La legge di natura non è però del tutto in grado di garantire la pace. Seppur razionale, essa è troppo astratta per poter valicare gli interessi personali ed essere realmente coercitiva. Per questa ragione, anche per Locke la soluzione preferibile per tutti gli uomini è quella di uscire dallo stato di natura, creando un potere superiore a quello dei singoli (ma non indipendente), ossia il government. Questo potere deve distribuire equamente le risorse, e deve garantire giustizia, equità e sicurezza.

Locke descrive lo stato di natura immaginando innanzitutto una natura capace di offrire sufficienti risorse per tutti. In questa condizione, gli uomini non riconosco il conflitto come inevitabile, ma tendono in ogni caso ad accumulare più risorse di quante non ne necessitino per cupidigia.

L’insaziabile accumulo di risorse deperibili spinge poi a trovare un modo per preservare il valore delle risorse stesse: la moneta. L’invenzione della moneta consente di trasferire il valore dei beni deperibili in un mezzo metallico non deperibile.
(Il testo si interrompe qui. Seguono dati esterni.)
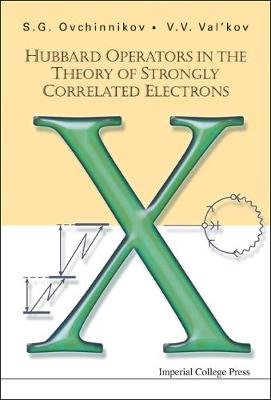 Hubbard Operators In The Theory Of Strongly Correlated Electrons (Hardback)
La moneta si rivela così essere una invenzione presociale ed allo stesso tempo fornisce una formulazione del diritto di proprietà: per Locke questo è un diritto naturale poiché evidentemente originatosi nello stato di natura, non violabile ed eterno, come egli stesso ricorda nel Secondo trattato sul governo: «tutte le cose su cui poteva estendersi la sua industria (dell’uomo) a trasformarle dallo stato in cui la natura le aveva poste**, erano sue**… Doveva soltanto badare a servirsene prima che andassero perdute… E così siamo giunti all'uso della moneta, cioè a dire di qualcosa di durevole che si può tenere senza che vada perduto, e che per mutuo consenso si può prendere in cambio dei mezzi di sussistenza per la vita che sono utili, sì, ma corruttibili».

Lo scopo del government sarà quindi quello di garantire ad ognuno il possesso (diritto di proprietà) dei beni accumulati dai singoli grazie alle loro capacità personali, «gradi diversi d'industria conferivano agli uomini possessi in proporzioni diverse».

Locke ricorda che l’invenzione della moneta ha consentito di sviluppare un più alto tenore di vita «appena scoprì qualcosa che presso i suoi vicini avesse la funzione e il valore della moneta, l'uomo cominciò subito a estendere i suoi possessi» la riconobbe dunque come un bene. Il filosofo inglese colse però il rischio di una eccessiva cupidigia insita nell’animo umano e per questo invitò, attraverso la “clausola limitativa della proprietà”, a non privare gli altri di beni desiderabili, si tratta però di una limitazione astratta e priva di peso pratico.

Un altro diritto che si rivela naturale è il potere-diritto di punire i trasgressori della legge di natura. Per Locke ogni uomo possiede, nello stato di natura, il diritto di punire coloro i quali attentino alla propria sicurezza o a quella del genere umano. All’interno della società civile, il diritto di esercitare questo potere giudiziario deve però essere necessariamente deposto: se tutti potessero essere giudici assoluti delle proprie azioni o delle azioni altrui si avrebbe una situazione costante di confusione e disordine.

Lo stato di natura immaginato da Locke è una realtà in cui è possibile vivere, e dove è persino possibile accumulare ricchezze. Dunque, l’uscita dallo stato di natura è motivata dalla necessità di potersi vedere garantiti alcuni diritti fondamentali (tra cui la proprietà), e dalla necessità di un potere che possa essere giudice delle controversie, ossia di un potere cui rimettere il nostro personale potere-diritto di punire i trasgressori della legge di natura.

La politica ha il preciso scopo di proteggere i componenti della società, i loro diritti e i loro possedimenti.

Per saperne di più:

Si suggeriscono le opere principali dei due filosofi inglesi: De cive, elementi filosofici sul cittadino, 1642 Thomas Hobbes; Leviatano, Thomas Hobbes; Due trattati sul governo (Two Treatises of Government), 1690 John Locke; Per una visione vasta e basilare del rapporto tra politica e stati si raccomanda: La politica e gli stati, a cura di Raffaela Ghirardi, Carocci editore.